Over the past two years, however, Walker said that the work has felt "like swimming upstream," thanks to the changes in GNOME, Firefox, and other desktop components, coupled with reductions in the number of programmers available to work on GNOME accessibility. Not only have there been other job reductions at Sun to hit APO, but full-time developers have been cut from other contributors, such as IBM. Mark Doffman cataloged the losses on his blog, estimating that $200,000-worth of annual accessibility developer support has disappeared since 2007.
Nevertheless, Walker said that he has no "sour grapes" about his current situation, and is looking forward to seeing GNOME Accessibility succeed.
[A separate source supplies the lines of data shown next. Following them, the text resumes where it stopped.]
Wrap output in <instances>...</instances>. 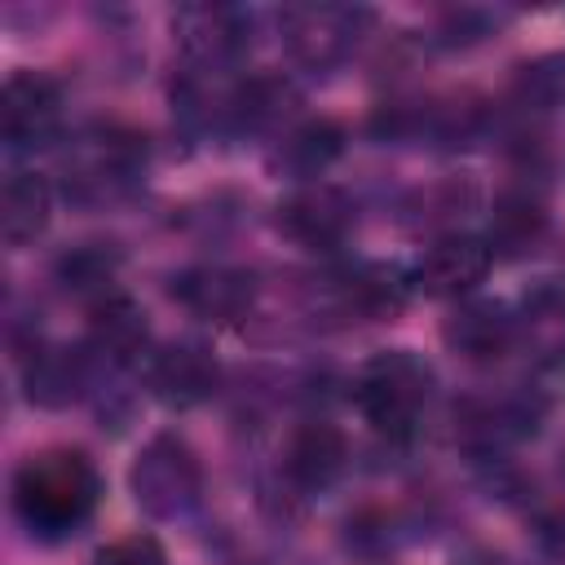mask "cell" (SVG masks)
Listing matches in <instances>:
<instances>
[{
	"mask_svg": "<svg viewBox=\"0 0 565 565\" xmlns=\"http://www.w3.org/2000/svg\"><path fill=\"white\" fill-rule=\"evenodd\" d=\"M97 494H102L97 468L88 463L84 450L71 446L40 450L22 459V468L13 472V508L40 534H62L79 525L97 508Z\"/></svg>",
	"mask_w": 565,
	"mask_h": 565,
	"instance_id": "cell-1",
	"label": "cell"
},
{
	"mask_svg": "<svg viewBox=\"0 0 565 565\" xmlns=\"http://www.w3.org/2000/svg\"><path fill=\"white\" fill-rule=\"evenodd\" d=\"M428 384H433V371L415 353L406 349L380 353L358 375V406L380 433H406L419 406L428 402Z\"/></svg>",
	"mask_w": 565,
	"mask_h": 565,
	"instance_id": "cell-2",
	"label": "cell"
},
{
	"mask_svg": "<svg viewBox=\"0 0 565 565\" xmlns=\"http://www.w3.org/2000/svg\"><path fill=\"white\" fill-rule=\"evenodd\" d=\"M132 490H137V503H146L154 516L177 512V508L199 490L194 455H190L181 441H172V437L150 441L146 455H141L137 468H132Z\"/></svg>",
	"mask_w": 565,
	"mask_h": 565,
	"instance_id": "cell-3",
	"label": "cell"
},
{
	"mask_svg": "<svg viewBox=\"0 0 565 565\" xmlns=\"http://www.w3.org/2000/svg\"><path fill=\"white\" fill-rule=\"evenodd\" d=\"M62 119V93L53 79L35 75V71H18L4 84V102H0V124H4V141L9 146H40L44 137H53Z\"/></svg>",
	"mask_w": 565,
	"mask_h": 565,
	"instance_id": "cell-4",
	"label": "cell"
},
{
	"mask_svg": "<svg viewBox=\"0 0 565 565\" xmlns=\"http://www.w3.org/2000/svg\"><path fill=\"white\" fill-rule=\"evenodd\" d=\"M490 269V247H481L477 238L468 234H455V238H441L433 243L419 265H415V282L428 291V296H455V291H468L472 282H481Z\"/></svg>",
	"mask_w": 565,
	"mask_h": 565,
	"instance_id": "cell-5",
	"label": "cell"
},
{
	"mask_svg": "<svg viewBox=\"0 0 565 565\" xmlns=\"http://www.w3.org/2000/svg\"><path fill=\"white\" fill-rule=\"evenodd\" d=\"M49 207H53L49 181L35 177V172H13L4 181V194H0V234H4V243H13V247L31 243L49 225Z\"/></svg>",
	"mask_w": 565,
	"mask_h": 565,
	"instance_id": "cell-6",
	"label": "cell"
},
{
	"mask_svg": "<svg viewBox=\"0 0 565 565\" xmlns=\"http://www.w3.org/2000/svg\"><path fill=\"white\" fill-rule=\"evenodd\" d=\"M344 463V437L331 424H305L287 446V472L305 486H327Z\"/></svg>",
	"mask_w": 565,
	"mask_h": 565,
	"instance_id": "cell-7",
	"label": "cell"
},
{
	"mask_svg": "<svg viewBox=\"0 0 565 565\" xmlns=\"http://www.w3.org/2000/svg\"><path fill=\"white\" fill-rule=\"evenodd\" d=\"M154 393L163 397V402H177V406H185V402H199L207 388H212V380H216V366H212V358L203 353V349H190V344H181V349H168L159 362H154Z\"/></svg>",
	"mask_w": 565,
	"mask_h": 565,
	"instance_id": "cell-8",
	"label": "cell"
},
{
	"mask_svg": "<svg viewBox=\"0 0 565 565\" xmlns=\"http://www.w3.org/2000/svg\"><path fill=\"white\" fill-rule=\"evenodd\" d=\"M282 221L300 238H331L344 225V207H340V199L331 190H305V194H296L287 203V216Z\"/></svg>",
	"mask_w": 565,
	"mask_h": 565,
	"instance_id": "cell-9",
	"label": "cell"
},
{
	"mask_svg": "<svg viewBox=\"0 0 565 565\" xmlns=\"http://www.w3.org/2000/svg\"><path fill=\"white\" fill-rule=\"evenodd\" d=\"M335 150H340V132L331 124H309L287 141V163H296L300 172H318Z\"/></svg>",
	"mask_w": 565,
	"mask_h": 565,
	"instance_id": "cell-10",
	"label": "cell"
},
{
	"mask_svg": "<svg viewBox=\"0 0 565 565\" xmlns=\"http://www.w3.org/2000/svg\"><path fill=\"white\" fill-rule=\"evenodd\" d=\"M93 565H168V561H163V547L150 534H124V539L106 543Z\"/></svg>",
	"mask_w": 565,
	"mask_h": 565,
	"instance_id": "cell-11",
	"label": "cell"
},
{
	"mask_svg": "<svg viewBox=\"0 0 565 565\" xmlns=\"http://www.w3.org/2000/svg\"><path fill=\"white\" fill-rule=\"evenodd\" d=\"M525 88L539 93L543 102H565V57H543L539 66H530Z\"/></svg>",
	"mask_w": 565,
	"mask_h": 565,
	"instance_id": "cell-12",
	"label": "cell"
}]
</instances>
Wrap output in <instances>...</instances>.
How best to bring that about remains the topic for discussion among GNOME and other open source developers.
The future
Doffman advocated actively seeking out corporate support for more accessibility development, citing Jonathan Corbet's estimate at linux.conf.au that 75 percent of Linux kernel code is contributed by paid, full-time developers. GNOME's Dave Neary contended instead that the GNOME Foundation should look to government and non-profit grants as a source of income to support accessibility development.
For his part, Walker said that funding from Mozilla, Canonical, Google, Novell, and AEGIS have all provided relief in recent years, but that the contributed funding model risks turning into a "coin operated" development mentality: when the coins stop, the development stops. Instead, he emphasized the need to grow the developer community itself and to spend more energy educating mainstream developers about incorporating accessible design in their work.
With all the publicity Oracle is getting in relation to their effect on GNOME Accessibility, I think we need to remind people of something else. As I understand it, Oracle's product teams design and develop for accessibility. In other words, Oracle does appear to have succeeded in making accessibility a core responsibility of each product team. If my understanding is accurate, that is *huge* and something other organizations can learn from.
Oracle does, indeed, make accessibility a high priority item, highlighting it with policy statements, and providing training and support. As Walker said, success for accessibility efforts in open source software is not limited to the development of stand-alone assistive technologies like Orca, but in building integrated accessible design into every tool and application.
In the near term, the GNOME 3.0 roadmap includes a long list of open
tasks, many related to the AT-SPI migration. KDE developer Jeremy Whiting
provided a status
update of the situation from KDE's point of view. GNOME and KDE have
collaborated on the latest AT-SPI work, including the D-Bus backend. Qt
provides an accessibility framework, but is lacking a Qt-to-AT-SPI bridge.
While the good news is that both major desktops agree on a common framework
for accessibility and assistive technology, both have considerable amount
of work cut
out for them.
Oracle is not closing the Sun APO entirely, nor is GNOME's Accessibility Project shutting its doors. But the impact a single full-time developer can have on an important infrastructure effort like accessibility indicates how under-staffed the effort is — as well as how many open source projects benefited from Sun's investment, despite the grief it sometimes received. The public support shown for Walker demonstrates that the community wants open source accessibility work to receive the attention it deserves, it just needs to solve the funding problem.